Butter milk (1 piece)
Afternoon Snack
106 mg/dL
avg. peak value
Usually has a stable response
Avg. Food Score on Ultrahuman App
Ultrahuman Users got a STABLE response
How to consume Butter milk without glucose spikes
Pair with Protein
Include a source of lean protein such as chicken, turkey, or tofu in your meal when consuming buttermilk. This can help slow down the absorption of sugars.
Add Fiber-Rich Foods
Incorporate fiber-rich foods like chia seeds, flaxseeds, or vegetables such as spinach and kale. These can help in moderating blood sugar levels.
Incorporate Healthy Fats
Add healthy fats like avocado, nuts, or olive oil to your meal. These can help in stabilizing the glucose response.
Opt for Whole Grains
If you are having buttermilk as part of a meal, choose whole grains like quinoa or barley instead of refined grains.
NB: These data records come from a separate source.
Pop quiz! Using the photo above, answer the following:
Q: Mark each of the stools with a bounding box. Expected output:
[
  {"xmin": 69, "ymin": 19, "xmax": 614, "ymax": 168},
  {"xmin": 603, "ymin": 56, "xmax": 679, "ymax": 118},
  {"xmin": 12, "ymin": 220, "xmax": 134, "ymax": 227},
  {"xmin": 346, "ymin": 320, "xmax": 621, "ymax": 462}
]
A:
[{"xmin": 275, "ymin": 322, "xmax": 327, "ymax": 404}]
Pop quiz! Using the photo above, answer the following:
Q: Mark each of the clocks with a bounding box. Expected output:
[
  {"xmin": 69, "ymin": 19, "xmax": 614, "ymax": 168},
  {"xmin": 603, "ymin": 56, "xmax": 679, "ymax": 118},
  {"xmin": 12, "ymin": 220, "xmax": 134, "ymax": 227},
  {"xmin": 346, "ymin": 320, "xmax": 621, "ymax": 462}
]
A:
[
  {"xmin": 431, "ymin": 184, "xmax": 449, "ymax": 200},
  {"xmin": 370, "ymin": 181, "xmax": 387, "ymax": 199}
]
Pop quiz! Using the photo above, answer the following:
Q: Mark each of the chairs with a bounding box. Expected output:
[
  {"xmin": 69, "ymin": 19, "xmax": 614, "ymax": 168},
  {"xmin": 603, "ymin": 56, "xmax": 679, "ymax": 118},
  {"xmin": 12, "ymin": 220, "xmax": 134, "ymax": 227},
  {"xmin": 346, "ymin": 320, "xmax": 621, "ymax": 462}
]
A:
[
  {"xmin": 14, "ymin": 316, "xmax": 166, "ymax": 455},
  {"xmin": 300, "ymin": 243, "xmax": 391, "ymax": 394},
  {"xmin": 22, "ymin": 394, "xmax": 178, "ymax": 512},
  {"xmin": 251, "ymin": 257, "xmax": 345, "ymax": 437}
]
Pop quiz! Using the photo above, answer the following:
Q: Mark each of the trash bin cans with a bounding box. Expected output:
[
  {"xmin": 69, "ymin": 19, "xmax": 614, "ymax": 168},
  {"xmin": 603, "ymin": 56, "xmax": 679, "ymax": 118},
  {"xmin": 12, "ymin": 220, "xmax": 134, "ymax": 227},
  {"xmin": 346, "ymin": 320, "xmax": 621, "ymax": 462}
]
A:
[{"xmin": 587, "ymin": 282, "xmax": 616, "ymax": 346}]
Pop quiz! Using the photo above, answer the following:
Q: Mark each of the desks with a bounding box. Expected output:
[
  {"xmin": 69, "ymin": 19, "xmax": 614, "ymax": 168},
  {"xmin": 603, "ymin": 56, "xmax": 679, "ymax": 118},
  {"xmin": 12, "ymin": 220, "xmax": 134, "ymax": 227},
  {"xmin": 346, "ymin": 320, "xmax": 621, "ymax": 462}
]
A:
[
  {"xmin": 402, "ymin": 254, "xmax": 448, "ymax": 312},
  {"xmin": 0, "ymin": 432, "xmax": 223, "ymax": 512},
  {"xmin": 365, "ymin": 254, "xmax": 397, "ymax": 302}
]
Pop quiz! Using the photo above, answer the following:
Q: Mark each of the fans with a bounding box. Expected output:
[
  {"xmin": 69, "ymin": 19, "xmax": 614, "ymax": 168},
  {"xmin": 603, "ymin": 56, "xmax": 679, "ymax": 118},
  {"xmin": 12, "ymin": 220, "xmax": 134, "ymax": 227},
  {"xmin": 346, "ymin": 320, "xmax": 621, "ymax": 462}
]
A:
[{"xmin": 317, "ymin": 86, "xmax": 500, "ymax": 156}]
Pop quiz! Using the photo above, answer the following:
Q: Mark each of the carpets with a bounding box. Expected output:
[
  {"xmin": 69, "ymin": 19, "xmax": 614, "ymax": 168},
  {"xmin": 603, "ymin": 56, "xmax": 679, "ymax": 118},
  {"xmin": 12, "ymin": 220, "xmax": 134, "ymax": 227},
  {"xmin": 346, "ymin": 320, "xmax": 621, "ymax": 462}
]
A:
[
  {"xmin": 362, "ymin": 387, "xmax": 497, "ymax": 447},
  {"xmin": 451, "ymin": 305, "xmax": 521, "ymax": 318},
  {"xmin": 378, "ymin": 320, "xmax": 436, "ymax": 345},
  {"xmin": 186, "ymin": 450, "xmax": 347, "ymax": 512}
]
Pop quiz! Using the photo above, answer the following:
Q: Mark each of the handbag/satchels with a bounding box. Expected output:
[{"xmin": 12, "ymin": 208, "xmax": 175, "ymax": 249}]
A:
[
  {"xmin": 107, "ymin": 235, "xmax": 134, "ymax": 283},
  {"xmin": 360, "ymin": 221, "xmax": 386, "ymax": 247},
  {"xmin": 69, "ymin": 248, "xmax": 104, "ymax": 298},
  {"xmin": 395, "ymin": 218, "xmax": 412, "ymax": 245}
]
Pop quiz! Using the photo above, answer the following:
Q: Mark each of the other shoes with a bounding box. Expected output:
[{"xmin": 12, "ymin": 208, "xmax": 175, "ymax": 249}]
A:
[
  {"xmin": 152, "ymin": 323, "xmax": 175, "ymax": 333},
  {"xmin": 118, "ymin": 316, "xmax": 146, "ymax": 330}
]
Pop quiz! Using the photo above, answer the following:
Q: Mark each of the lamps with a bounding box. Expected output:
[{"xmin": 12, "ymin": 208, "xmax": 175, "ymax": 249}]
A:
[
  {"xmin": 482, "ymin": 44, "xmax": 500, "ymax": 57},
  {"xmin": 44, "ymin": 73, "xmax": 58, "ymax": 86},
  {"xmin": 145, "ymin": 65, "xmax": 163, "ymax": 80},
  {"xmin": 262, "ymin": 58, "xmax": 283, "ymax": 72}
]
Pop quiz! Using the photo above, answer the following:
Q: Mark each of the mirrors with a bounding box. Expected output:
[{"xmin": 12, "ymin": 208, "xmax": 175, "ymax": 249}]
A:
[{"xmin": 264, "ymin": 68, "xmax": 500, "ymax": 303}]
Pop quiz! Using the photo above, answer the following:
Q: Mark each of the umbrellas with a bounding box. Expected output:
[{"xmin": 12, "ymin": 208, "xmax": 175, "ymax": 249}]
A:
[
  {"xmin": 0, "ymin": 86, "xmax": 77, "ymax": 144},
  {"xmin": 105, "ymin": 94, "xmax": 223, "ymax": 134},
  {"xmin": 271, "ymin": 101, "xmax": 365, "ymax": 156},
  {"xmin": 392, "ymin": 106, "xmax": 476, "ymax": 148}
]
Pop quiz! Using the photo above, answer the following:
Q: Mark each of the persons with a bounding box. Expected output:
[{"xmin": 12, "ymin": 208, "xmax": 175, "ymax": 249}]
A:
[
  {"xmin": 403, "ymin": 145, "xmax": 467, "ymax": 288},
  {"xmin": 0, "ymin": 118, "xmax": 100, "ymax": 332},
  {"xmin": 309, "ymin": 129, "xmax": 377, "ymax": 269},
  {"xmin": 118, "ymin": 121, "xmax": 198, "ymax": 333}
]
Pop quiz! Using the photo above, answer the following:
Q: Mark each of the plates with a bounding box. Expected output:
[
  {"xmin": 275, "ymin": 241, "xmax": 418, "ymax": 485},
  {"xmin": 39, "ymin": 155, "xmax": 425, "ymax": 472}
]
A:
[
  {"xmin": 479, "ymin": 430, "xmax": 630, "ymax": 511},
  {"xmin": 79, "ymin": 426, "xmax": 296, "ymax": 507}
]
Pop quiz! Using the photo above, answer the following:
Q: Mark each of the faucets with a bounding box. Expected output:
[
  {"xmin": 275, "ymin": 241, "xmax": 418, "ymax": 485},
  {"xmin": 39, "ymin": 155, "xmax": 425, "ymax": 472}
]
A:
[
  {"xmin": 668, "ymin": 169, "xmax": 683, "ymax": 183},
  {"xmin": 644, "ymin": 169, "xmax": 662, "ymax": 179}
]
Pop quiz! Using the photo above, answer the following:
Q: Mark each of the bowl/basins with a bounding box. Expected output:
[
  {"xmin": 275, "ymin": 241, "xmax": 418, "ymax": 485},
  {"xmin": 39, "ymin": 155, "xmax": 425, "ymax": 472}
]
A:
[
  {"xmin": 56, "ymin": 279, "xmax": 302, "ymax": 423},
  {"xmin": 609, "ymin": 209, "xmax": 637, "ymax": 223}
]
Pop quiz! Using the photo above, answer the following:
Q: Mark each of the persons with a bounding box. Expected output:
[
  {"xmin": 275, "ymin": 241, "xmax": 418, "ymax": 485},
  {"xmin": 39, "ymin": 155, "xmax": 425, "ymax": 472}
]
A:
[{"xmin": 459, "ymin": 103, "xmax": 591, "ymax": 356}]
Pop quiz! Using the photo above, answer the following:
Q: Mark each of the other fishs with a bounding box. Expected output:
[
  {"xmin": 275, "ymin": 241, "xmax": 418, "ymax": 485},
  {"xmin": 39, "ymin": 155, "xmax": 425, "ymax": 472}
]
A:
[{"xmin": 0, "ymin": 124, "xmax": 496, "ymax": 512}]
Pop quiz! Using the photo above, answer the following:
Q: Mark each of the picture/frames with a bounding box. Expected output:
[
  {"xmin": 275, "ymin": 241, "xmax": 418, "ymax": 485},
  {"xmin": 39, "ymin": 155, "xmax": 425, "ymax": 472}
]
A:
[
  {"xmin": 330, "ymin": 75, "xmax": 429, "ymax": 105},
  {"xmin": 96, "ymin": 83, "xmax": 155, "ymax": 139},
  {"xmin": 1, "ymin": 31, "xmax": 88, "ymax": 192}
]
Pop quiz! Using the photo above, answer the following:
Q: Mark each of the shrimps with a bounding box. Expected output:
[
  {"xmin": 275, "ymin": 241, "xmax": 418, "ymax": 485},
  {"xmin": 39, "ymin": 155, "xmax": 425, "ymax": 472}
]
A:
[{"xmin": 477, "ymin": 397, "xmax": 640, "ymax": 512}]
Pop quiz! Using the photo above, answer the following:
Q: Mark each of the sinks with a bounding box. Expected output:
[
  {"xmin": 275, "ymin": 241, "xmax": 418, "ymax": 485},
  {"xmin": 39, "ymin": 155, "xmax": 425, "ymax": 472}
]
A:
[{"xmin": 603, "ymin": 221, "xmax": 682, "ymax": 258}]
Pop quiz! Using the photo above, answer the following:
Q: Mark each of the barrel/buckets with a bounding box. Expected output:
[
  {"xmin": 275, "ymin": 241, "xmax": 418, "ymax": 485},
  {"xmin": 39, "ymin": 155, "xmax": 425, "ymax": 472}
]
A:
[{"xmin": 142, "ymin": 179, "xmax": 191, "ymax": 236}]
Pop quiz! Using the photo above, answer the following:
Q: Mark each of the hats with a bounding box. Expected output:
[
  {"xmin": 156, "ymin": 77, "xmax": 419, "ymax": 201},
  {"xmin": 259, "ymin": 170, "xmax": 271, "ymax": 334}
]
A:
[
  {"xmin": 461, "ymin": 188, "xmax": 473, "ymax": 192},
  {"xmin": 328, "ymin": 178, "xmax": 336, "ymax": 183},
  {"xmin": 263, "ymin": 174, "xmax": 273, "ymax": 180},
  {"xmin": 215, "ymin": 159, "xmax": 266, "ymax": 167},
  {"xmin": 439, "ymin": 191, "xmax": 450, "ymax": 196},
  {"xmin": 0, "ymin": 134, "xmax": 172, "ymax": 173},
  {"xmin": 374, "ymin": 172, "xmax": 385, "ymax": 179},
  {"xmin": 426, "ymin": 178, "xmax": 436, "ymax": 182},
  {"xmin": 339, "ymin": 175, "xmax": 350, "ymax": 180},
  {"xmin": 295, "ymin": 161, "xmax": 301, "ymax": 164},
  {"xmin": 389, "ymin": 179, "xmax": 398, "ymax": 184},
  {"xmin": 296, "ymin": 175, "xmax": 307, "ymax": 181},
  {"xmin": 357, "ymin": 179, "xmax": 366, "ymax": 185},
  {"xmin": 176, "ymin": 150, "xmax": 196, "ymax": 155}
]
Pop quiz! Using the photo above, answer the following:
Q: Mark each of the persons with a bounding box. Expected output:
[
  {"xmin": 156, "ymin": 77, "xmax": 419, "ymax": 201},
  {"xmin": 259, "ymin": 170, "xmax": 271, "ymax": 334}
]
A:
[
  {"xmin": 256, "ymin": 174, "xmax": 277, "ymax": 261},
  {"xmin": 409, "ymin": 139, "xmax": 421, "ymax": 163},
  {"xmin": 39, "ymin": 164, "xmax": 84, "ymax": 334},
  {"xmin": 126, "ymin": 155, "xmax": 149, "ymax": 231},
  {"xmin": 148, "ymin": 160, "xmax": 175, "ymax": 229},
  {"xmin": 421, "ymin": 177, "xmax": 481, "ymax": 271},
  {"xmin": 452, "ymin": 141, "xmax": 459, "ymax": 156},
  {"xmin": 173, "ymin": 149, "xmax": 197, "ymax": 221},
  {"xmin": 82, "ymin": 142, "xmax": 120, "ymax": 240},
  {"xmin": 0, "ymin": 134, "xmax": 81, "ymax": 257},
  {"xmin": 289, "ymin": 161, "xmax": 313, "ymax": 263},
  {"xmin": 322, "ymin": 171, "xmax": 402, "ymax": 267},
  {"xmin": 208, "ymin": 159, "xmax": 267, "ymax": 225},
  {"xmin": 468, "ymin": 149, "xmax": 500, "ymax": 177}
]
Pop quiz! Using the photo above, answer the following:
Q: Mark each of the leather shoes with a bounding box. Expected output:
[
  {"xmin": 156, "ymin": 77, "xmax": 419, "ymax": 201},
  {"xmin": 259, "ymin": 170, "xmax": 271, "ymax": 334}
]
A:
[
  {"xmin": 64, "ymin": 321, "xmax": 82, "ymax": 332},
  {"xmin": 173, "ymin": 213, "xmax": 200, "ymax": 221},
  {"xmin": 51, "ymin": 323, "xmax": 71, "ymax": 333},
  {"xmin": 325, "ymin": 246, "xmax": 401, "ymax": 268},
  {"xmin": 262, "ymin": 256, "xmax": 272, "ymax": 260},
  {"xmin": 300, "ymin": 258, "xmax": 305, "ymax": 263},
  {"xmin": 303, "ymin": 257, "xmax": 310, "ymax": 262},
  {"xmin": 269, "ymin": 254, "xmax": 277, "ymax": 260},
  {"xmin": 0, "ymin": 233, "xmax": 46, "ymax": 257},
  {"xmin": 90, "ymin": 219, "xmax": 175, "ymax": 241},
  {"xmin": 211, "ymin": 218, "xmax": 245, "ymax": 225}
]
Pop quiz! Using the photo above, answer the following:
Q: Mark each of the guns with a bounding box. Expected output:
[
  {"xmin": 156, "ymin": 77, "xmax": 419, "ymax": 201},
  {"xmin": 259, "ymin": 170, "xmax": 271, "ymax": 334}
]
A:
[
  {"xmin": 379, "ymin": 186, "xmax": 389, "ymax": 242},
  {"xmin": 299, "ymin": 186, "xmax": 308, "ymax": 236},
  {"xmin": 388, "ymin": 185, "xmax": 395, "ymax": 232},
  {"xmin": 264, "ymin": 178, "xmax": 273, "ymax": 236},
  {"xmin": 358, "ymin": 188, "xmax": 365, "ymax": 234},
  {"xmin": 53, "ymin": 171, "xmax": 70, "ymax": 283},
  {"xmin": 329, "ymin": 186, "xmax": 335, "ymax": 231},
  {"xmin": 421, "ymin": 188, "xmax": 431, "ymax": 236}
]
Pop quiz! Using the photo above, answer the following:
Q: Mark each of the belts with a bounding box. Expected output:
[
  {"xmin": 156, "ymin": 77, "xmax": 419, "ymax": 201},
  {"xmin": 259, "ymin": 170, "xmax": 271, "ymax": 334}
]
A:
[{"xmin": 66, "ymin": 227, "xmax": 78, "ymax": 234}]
These are digested more slowly.
Choose Low-Carb Sides
Consider having buttermilk with low-carb sides such as a salad with leafy greens, cucumbers, and tomatoes to help balance your meal.
Eat Smaller Portions
Reduce the serving size of buttermilk to control the amount of carbohydrates consumed at one time.
Stay Active Post-Meal
Engage in light physical activity, like walking, after consuming buttermilk. This can help in utilizing glucose more effectively.
Mix with Nuts or Seeds
Add a handful of almonds or pumpkin seeds to your buttermilk. They are low in carbohydrates and can aid in reducing a spike.
Use Spices
Incorporate spices like cinnamon or turmeric, which have been suggested to help manage blood sugar levels.
Time Your Meals
Consume buttermilk as part of a balanced meal rather than on an empty stomach, to ensure other foods can help mediate the glucose response.